Aku mengklik rana dalam keadaan itu.
“Tapi itu masih berbeda. Yang benar adalah bahwa seluruh langit telah menjadi semacam warna pink pucat ”
Suaranya yang terengah-engah mencapai telingaku dari sampingku. Karena Shiranamise sedang asyik melihat layar, suaranya yang tidak lebih dari bisikan begitu dekat sehingga terdengar sangat jelas.
“Ah, maaf. Maafkan aku.”
“Tidak, aku juga, maaf.”
Situasi konyol di mana kami saling meminta maaf dan berpisah dalam kegusaran membawa sedikit senyuman di wajahku. Bersamaan dengan itu, aku ingat dengan jelas jantung ku berdetak lebih cepat dari yang diperlukan dari nafasnya yang aku rasakan di dekat ku serta suhu tubuhnya yang masih samar-samar tertinggal di lengan atas ku.
“Hehe.”
Tetapi ketika Shiranamise tertawa senang, aku merasa tubuh ku semakin panas. Itu terlalu memalukan, jadi aku berpura-pura mengutak-atik kamera dan mencuri-curi pandang ke arahnya. Rambutnya, yang disinari oleh sinar matahari saat tertiup angin, menumpahkan butir-butir cahaya hanya di sekelilingnya.
“……Sangat cantik.”
“Eh?”
“Eh, ah, tidak, maksud ku, itu…tidak ada apa-apa. Maksud ku, kau tahu, langit. Ku pikir itu cantik. Itulah yang aku maksud.”

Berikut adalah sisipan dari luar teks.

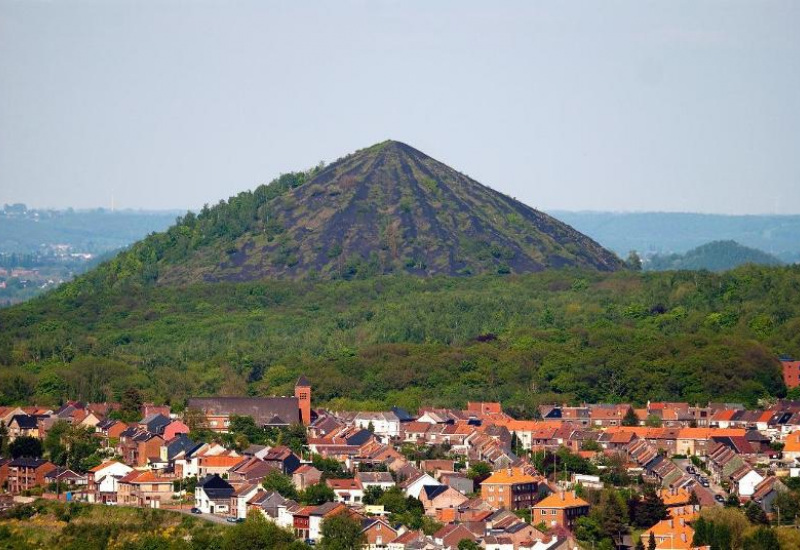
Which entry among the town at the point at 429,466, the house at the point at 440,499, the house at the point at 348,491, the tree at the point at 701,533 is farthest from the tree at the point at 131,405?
the tree at the point at 701,533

Aku tidak bisa lebih menyedihkan lagi. Kenapa aku bisa bingung seperti itu?
Tapi, aku tidak bisa menahannya.
Shiranamise adalah gadis yang cantik, tidak peduli bagaimana kau mengatakannya, dan dadanya menyentuh lenganku sampai beberapa saat yang lalu. Meminta ku untuk tidak bingung adalah hal yang tidak masuk akal.
“Terima kasih, Kuroe-kun.”
Tanpa mempedulikanku, yang mengarang alasan yang tidak berarti jauh di lubuk hati, dia menghadapku dengan senyuman lembut. Ekspresinya sangat indah tanpa batas, dan, pada saat aku menyadarinya, aku berdiri di sana seperti orang bodoh sekali lagi, setelah terpesona olehnya.